Word for word, copy all of the entries.

[Extracted records]

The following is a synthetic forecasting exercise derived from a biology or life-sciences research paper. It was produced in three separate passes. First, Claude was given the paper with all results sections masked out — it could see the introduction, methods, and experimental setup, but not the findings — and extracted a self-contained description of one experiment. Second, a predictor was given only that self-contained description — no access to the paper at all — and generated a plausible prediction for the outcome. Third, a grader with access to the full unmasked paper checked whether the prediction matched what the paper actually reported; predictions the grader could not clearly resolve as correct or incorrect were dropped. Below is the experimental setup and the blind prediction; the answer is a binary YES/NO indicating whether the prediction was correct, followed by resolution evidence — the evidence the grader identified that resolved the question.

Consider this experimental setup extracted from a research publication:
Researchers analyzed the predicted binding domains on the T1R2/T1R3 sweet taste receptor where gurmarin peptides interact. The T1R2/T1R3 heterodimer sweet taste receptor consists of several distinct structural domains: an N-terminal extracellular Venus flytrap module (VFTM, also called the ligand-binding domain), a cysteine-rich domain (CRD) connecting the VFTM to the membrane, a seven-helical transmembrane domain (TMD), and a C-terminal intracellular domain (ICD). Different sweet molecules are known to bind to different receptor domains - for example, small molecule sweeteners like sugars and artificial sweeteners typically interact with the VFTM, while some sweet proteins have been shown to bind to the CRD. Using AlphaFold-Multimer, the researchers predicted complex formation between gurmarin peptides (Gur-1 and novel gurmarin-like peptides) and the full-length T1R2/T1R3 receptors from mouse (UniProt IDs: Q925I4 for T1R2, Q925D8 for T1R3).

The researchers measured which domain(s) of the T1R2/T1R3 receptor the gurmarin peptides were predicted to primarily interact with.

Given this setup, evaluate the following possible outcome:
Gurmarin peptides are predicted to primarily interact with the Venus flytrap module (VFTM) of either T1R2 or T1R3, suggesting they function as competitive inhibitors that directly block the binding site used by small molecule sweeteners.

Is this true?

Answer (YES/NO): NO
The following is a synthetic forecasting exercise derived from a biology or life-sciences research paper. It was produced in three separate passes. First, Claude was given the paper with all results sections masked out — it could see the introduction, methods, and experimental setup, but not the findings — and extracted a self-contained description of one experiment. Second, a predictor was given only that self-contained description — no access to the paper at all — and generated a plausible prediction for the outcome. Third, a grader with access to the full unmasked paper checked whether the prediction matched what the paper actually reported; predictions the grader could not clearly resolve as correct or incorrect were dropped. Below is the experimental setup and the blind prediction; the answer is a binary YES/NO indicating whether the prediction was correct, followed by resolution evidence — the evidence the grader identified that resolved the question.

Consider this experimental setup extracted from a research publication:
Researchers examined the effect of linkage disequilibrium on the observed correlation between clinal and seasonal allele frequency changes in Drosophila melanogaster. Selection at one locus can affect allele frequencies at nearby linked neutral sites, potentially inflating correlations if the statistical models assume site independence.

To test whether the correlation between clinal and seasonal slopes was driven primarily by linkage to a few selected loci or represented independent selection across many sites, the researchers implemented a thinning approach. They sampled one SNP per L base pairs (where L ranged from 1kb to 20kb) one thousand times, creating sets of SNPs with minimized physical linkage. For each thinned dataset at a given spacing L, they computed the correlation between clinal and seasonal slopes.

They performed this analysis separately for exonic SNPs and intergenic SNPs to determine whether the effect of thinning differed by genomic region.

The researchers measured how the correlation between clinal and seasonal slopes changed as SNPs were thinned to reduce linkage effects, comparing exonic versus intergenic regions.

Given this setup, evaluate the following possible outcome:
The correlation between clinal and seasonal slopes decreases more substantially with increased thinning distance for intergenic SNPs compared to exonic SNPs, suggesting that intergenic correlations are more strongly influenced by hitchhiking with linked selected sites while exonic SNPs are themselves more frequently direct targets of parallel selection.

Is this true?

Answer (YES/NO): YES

[/Extracted records]

▸ **Solution to the exercise**:
The following is a synthetic forecasting exercise derived from a biology or life-sciences research paper. It was produced in three separate passes. First, Claude was given the paper with all results sections masked out — it could see the introduction, methods, and experimental setup, but not the findings — and extracted a self-contained description of one experiment. Second, a predictor was given only that self-contained description — no access to the paper at all — and generated a plausible prediction for the outcome. Third, a grader with access to the full unmasked paper checked whether the prediction matched what the paper actually reported; predictions the grader could not clearly resolve as correct or incorrect were dropped. Below is the experimental setup and the blind prediction; the answer is a binary YES/NO indicating whether the prediction was correct, followed by resolution evidence — the evidence the grader identified that resolved the question.

Consider this experimental setup extracted from a research publication:
Researchers analyzed the predicted binding domains on the T1R2/T1R3 sweet taste receptor where gurmarin peptides interact. The T1R2/T1R3 heterodimer sweet taste receptor consists of several distinct structural domains: an N-terminal extracellular Venus flytrap module (VFTM, also called the ligand-binding domain), a cysteine-rich domain (CRD) connecting the VFTM to the membrane, a seven-helical transmembrane domain (TMD), and a C-terminal intracellular domain (ICD). Different sweet molecules are known to bind to different receptor domains - for example, small molecule sweeteners like sugars and artificial sweeteners typically interact with the VFTM, while some sweet proteins have been shown to bind to the CRD. Using AlphaFold-Multimer, the researchers predicted complex formation between gurmarin peptides (Gur-1 and novel gurmarin-like peptides) and the full-length T1R2/T1R3 receptors from mouse (UniProt IDs: Q925I4 for T1R2, Q925D8 for T1R3).

The researchers measured which domain(s) of the T1R2/T1R3 receptor the gurmarin peptides were predicted to primarily interact with.

Given this setup, evaluate the following possible outcome:
Gurmarin peptides are predicted to primarily interact with the Venus flytrap module (VFTM) of either T1R2 or T1R3, suggesting they function as competitive inhibitors that directly block the binding site used by small molecule sweeteners.

Is this true?

Answer (YES/NO): NO
The following is a synthetic forecasting exercise derived from a biology or life-sciences research paper. It was produced in three separate passes. First, Claude was given the paper with all results sections masked out — it could see the introduction, methods, and experimental setup, but not the findings — and extracted a self-contained description of one experiment. Second, a predictor was given only that self-contained description — no access to the paper at all — and generated a plausible prediction for the outcome. Third, a grader with access to the full unmasked paper checked whether the prediction matched what the paper actually reported; predictions the grader could not clearly resolve as correct or incorrect were dropped. Below is the experimental setup and the blind prediction; the answer is a binary YES/NO indicating whether the prediction was correct, followed by resolution evidence — the evidence the grader identified that resolved the question.

Consider this experimental setup extracted from a research publication:
Researchers examined the effect of linkage disequilibrium on the observed correlation between clinal and seasonal allele frequency changes in Drosophila melanogaster. Selection at one locus can affect allele frequencies at nearby linked neutral sites, potentially inflating correlations if the statistical models assume site independence.

To test whether the correlation between clinal and seasonal slopes was driven primarily by linkage to a few selected loci or represented independent selection across many sites, the researchers implemented a thinning approach. They sampled one SNP per L base pairs (where L ranged from 1kb to 20kb) one thousand times, creating sets of SNPs with minimized physical linkage. For each thinned dataset at a given spacing L, they computed the correlation between clinal and seasonal slopes.

They performed this analysis separately for exonic SNPs and intergenic SNPs to determine whether the effect of thinning differed by genomic region.

The researchers measured how the correlation between clinal and seasonal slopes changed as SNPs were thinned to reduce linkage effects, comparing exonic versus intergenic regions.

Given this setup, evaluate the following possible outcome:
The correlation between clinal and seasonal slopes decreases more substantially with increased thinning distance for intergenic SNPs compared to exonic SNPs, suggesting that intergenic correlations are more strongly influenced by hitchhiking with linked selected sites while exonic SNPs are themselves more frequently direct targets of parallel selection.

Is this true?

Answer (YES/NO): YES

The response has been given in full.